Annett Louisan: Zuerst ist so ein Hit so eine große Chance und dann steht es einem selbst so im Weg und belastet dich als Künstler. So war das auch bei den Jungs so, zuerst wurden sie gefeiert und hatten einen riesen Erfolg. Und ein Jahr später wurden sie ausgebuht. Das ist die Schattenseite des Ruhms, vor allem dann, wenn du auch noch Welthits hast und so speziell bist wie gerade der Sänger. Trotzdem habe ich das Lied immer gemocht. Jetzt als Ballade auf dem Klavier hat es natürlich immer noch diesen infantilen Text aber mit einer wahnsinnig schönen Melodie, mit der klar wird, dass es ein total schöner Song ist.

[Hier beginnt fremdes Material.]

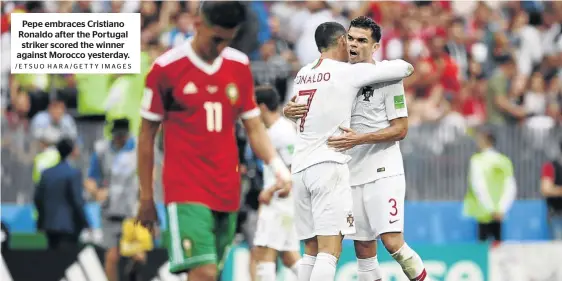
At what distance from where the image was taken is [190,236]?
1058 centimetres

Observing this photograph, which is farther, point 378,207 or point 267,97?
point 267,97

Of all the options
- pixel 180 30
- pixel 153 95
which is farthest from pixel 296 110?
pixel 180 30

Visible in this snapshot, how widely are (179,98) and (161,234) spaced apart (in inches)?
352

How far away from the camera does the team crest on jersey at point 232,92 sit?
1065 centimetres

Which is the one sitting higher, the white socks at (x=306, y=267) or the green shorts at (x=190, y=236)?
the green shorts at (x=190, y=236)

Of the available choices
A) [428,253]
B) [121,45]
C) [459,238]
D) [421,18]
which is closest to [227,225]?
[121,45]

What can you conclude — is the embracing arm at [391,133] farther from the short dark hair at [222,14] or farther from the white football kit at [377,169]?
the short dark hair at [222,14]

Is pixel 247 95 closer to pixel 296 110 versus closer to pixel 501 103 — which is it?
pixel 296 110

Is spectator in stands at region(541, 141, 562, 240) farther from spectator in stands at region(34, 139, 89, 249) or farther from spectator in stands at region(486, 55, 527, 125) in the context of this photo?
spectator in stands at region(34, 139, 89, 249)

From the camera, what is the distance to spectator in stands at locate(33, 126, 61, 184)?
20.0 metres

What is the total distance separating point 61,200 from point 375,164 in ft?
25.2

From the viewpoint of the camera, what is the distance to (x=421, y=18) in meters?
24.3

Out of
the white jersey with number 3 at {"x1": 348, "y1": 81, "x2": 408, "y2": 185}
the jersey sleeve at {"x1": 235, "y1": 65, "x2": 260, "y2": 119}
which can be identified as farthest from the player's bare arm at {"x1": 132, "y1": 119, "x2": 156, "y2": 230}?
the white jersey with number 3 at {"x1": 348, "y1": 81, "x2": 408, "y2": 185}

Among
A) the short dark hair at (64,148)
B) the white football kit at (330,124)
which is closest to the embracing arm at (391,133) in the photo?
the white football kit at (330,124)
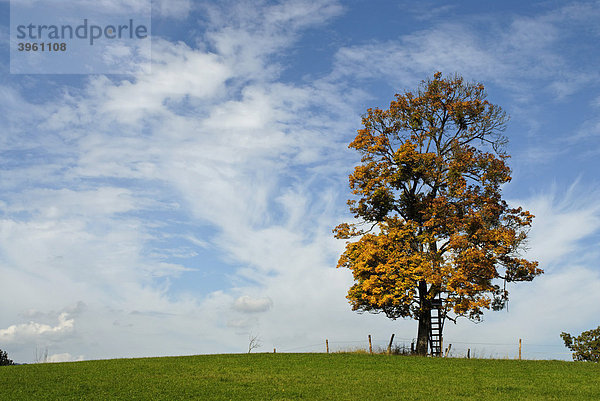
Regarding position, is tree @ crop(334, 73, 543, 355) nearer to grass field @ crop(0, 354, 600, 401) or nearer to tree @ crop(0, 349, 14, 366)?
grass field @ crop(0, 354, 600, 401)

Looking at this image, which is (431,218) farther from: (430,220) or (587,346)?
(587,346)

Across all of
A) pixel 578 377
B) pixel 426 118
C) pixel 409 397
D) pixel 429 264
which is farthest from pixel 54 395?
pixel 426 118

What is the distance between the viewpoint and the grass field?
20672 mm

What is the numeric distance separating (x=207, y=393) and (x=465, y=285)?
16.9 m

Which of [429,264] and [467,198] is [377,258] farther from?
[467,198]

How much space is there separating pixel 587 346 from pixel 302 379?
33897 millimetres

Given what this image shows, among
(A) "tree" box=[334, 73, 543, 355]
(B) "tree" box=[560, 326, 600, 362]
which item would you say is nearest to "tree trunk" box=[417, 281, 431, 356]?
(A) "tree" box=[334, 73, 543, 355]

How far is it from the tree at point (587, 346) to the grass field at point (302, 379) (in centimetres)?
1714

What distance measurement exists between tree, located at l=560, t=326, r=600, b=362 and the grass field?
1714 cm

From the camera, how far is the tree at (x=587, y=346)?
45875mm

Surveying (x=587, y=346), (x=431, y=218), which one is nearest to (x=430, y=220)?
→ (x=431, y=218)

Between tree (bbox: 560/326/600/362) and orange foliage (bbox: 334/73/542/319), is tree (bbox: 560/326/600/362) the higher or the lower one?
the lower one

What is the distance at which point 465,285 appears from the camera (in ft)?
102

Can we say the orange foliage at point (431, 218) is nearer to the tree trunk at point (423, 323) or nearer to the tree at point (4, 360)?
A: the tree trunk at point (423, 323)
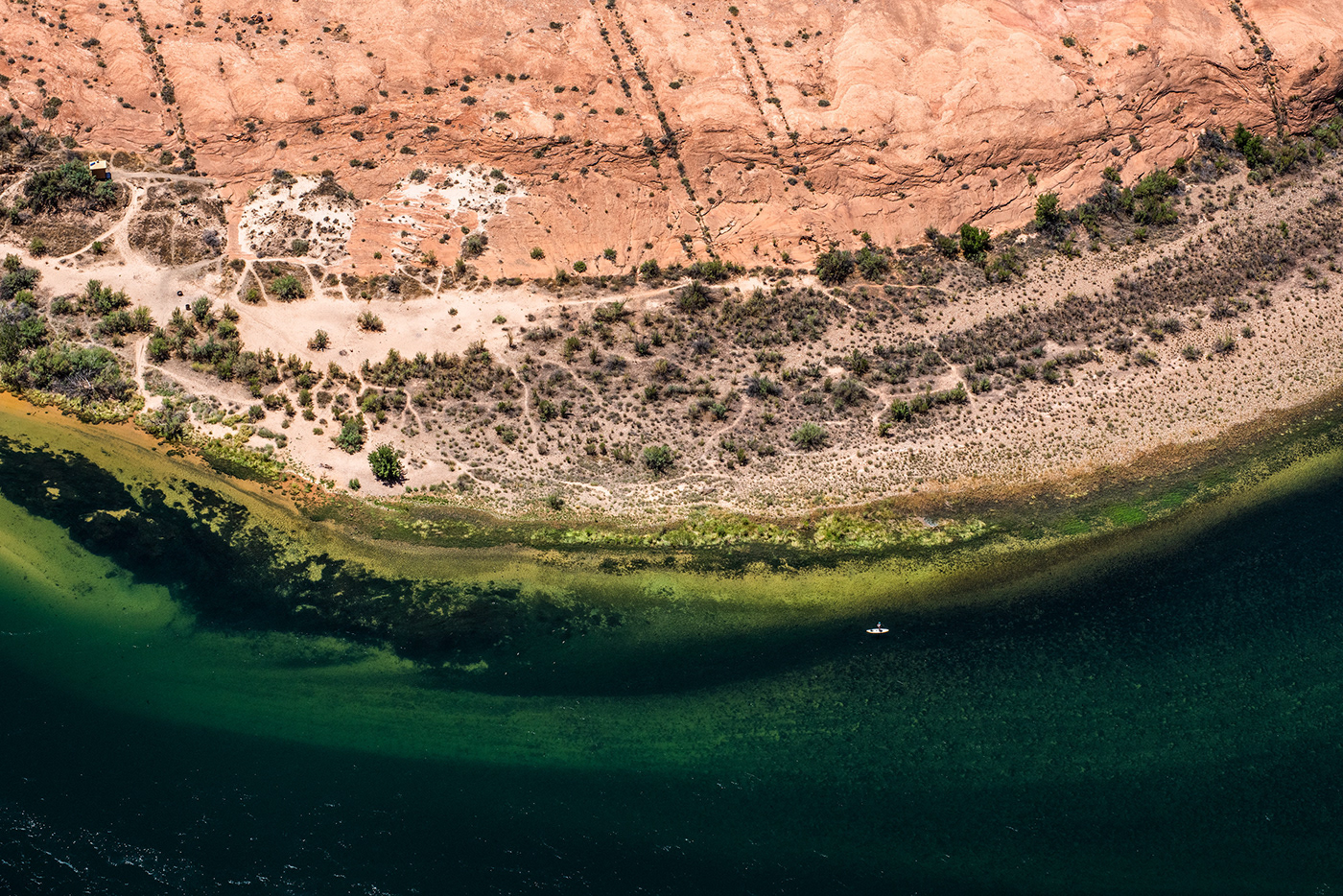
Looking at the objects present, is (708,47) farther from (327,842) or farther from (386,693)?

Ich habe extra Songs ausgewählt, die auch ein bisschen heikel sind, auch geschmacklich. Damit wollte ich auch zeigen, dass der Geschmack und die Art wie man es macht auch wichtig für eine Produktion sind. Es gibt so viele Zutaten die wichtig sind: Der Text, das Lied und die Interpretation, und nur ein Baustein kann so vieles verändern. Der Sänger von The Who hat mal gesagt, das drei Dinge für den Erfolg wichtig sind und nur zwei Dinge gleichzeitig zutreffen müssen, egal in welcher Konstelation: Geld, Glück und wahre Popularität! Mit letzterem ist gemeint, dass du etwas haben musst, was die Leute wirklich wollen. Das ist für mich total wahr!